A couple days later, according to the indictment, Rosa emailed Pettibon and said that the work was an “overpainted print.”
Weeks after the Artnet exposure, Rosa fled the United States. A few months later, the Riverside home he shared with Severin was sold. The indictment alleges that an attempt was made to “transfer the funds abroad.”
Vanity Fair reported Rosa calling a friend during this time and describing himself as “America’s most wanted.” The artist’s undoing may have come when Severin posted an Instagram picture that showed a bottle of Mil Fontes water, a local brand that revealed her location on the Alentejo coast in Portugal.
Earlier this month, Rosa was arrested in Portugal and extradited to the US.
Art world insiders point out that Rosa enjoyed a rapid, if reckless, rise, which made his landing particularly hard to handle — and may have contributed to him taking desperate measures.
Born in Rio de Janeiro, he has said that he and his family later moved to Vienna “because Brazil was so dangerous.” Rosa showed up in Los Angeles around 2010. One early benefactor, Stefan Simchowitz, a collector and gallerist in LA, liked Rosa’s art enough that, at that time, he rented an apartment for Rosa and bought him art supplies in exchange for work.
“I happened to be having dinner with a bunch of friends, including Hugh Grant,” Simchowitz told The Post. “[Rosa] came, was charming and told me he was broke.”
According to Simchowitz, the friendship ended badly, with Rosa failing to deliver on the promised art, even as his gallery shows piled up and prices increased.
“All [Christian] did was take advantage of people,” claimed Simchowitz who said he got into a shoving match with Rosa while being filmed for a German documentary. “There is an idea that artists are always the victims but there are circumstances where artists do not fulfill their obligations.
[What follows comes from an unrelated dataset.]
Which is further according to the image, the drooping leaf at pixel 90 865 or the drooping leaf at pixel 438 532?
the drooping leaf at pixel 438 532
Artists can be very unethical. They can do crazy things and, under the protection of being artists, take unethical stands. Christian was highly unethical. I had to threaten him with litigation. I was able to recover a fraction of the paintings I paid for.”
Rosa wound up being sued by another LA collector over undelivered art that is described in the legal complaint as “six works … estimated to be in excess of $400,000” that had been promised in exchange for “use or occupancy of plaintiff’s art studio.”
According to a knowledgeable source: “We had to seize Christian’s Ferrari through a court order. It was in a garage with a [large] photo of Arnold Schwarzenegger oiled down during his body-building days.”
That lawsuit was filed in 2014 and the following year, according to Vanity Fair, Rosa “closed on a new 11,000-square-foot studio space” in downtown LA. A-listers like Jay-Z and Leonardo DiCaprio were collecting his work. In 2014, a piece of his fetched $209,000 at Christies. Hort believes Rosa “lived at that level” — that of an artist whose work routinely sells in the six figures
“Then the market crashed,” Hort added. Rosa’s works were going for more like $30,000. “He got stuck. He got stupid.”
Still, considering Rosa’s talents, Simchowitz said: “How this guy f—–d it up is beyond imagination.”